EXERCISE GOAL:
Reproduce every one of the rows below verbatim, leaving the pictures out of your answer.

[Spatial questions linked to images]
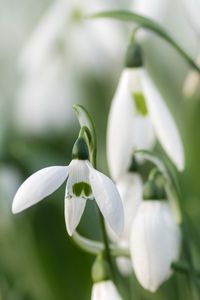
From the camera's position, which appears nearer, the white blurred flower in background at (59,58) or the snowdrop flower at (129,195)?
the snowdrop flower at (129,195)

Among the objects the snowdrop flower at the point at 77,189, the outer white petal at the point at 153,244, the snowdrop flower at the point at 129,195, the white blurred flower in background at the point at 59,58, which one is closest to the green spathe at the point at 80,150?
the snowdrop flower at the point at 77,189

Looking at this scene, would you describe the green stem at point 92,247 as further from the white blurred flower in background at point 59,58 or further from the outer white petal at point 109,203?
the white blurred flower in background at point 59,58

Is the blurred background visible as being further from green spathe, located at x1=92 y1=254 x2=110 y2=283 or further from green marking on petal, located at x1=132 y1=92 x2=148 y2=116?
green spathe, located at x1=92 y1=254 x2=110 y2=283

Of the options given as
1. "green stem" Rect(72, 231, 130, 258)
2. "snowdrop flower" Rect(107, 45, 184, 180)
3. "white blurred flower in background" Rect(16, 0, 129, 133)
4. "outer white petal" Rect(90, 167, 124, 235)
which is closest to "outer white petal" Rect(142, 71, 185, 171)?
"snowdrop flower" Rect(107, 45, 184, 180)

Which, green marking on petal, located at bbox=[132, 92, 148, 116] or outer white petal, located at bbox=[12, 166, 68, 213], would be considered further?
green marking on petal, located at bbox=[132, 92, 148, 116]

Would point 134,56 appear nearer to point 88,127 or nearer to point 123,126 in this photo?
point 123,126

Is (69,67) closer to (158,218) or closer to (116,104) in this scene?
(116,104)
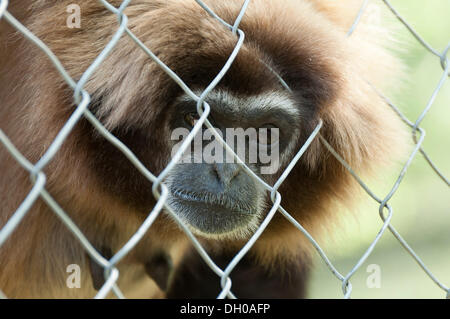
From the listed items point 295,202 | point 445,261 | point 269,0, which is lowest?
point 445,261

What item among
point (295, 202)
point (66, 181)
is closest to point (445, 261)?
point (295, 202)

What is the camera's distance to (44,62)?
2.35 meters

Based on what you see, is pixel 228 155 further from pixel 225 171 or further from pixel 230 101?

WORKED SOLUTION:
From the camera's position, which appears nearer, the white blurred flower in background at (59,58) or the snowdrop flower at (129,195)?
the snowdrop flower at (129,195)

Among the objects the snowdrop flower at the point at 77,189, the outer white petal at the point at 153,244, the snowdrop flower at the point at 129,195, the white blurred flower in background at the point at 59,58, which one is closest to the green spathe at the point at 80,150?
the snowdrop flower at the point at 77,189

Looking at this scene, would you describe the green stem at point 92,247 as further from the white blurred flower in background at point 59,58 or further from the outer white petal at point 109,203?
the white blurred flower in background at point 59,58

Is the blurred background visible as being further from green spathe, located at x1=92 y1=254 x2=110 y2=283 or further from green marking on petal, located at x1=132 y1=92 x2=148 y2=116?
green spathe, located at x1=92 y1=254 x2=110 y2=283

Of the options given as
1. "green stem" Rect(72, 231, 130, 258)
2. "snowdrop flower" Rect(107, 45, 184, 180)
3. "white blurred flower in background" Rect(16, 0, 129, 133)
4. "outer white petal" Rect(90, 167, 124, 235)
which is closest to "outer white petal" Rect(142, 71, 185, 171)?
"snowdrop flower" Rect(107, 45, 184, 180)

Which, green marking on petal, located at bbox=[132, 92, 148, 116] or outer white petal, located at bbox=[12, 166, 68, 213], would be considered further?
green marking on petal, located at bbox=[132, 92, 148, 116]

Would point 134,56 appear nearer to point 88,127 or nearer to point 123,126 in this photo?
point 123,126

Is (69,67) closer to (158,218) or closer to (116,104) in this scene?
(116,104)
From the listed items point 295,202 | point 445,261 | point 269,0, which is lowest?
point 445,261

What item among
point (295, 202)
point (66, 181)
is closest to point (445, 261)?
point (295, 202)

What is the camera's distance to (44,62)?
2.35 meters

Based on what you see, is pixel 228 155 further from pixel 225 171 or further from pixel 230 101?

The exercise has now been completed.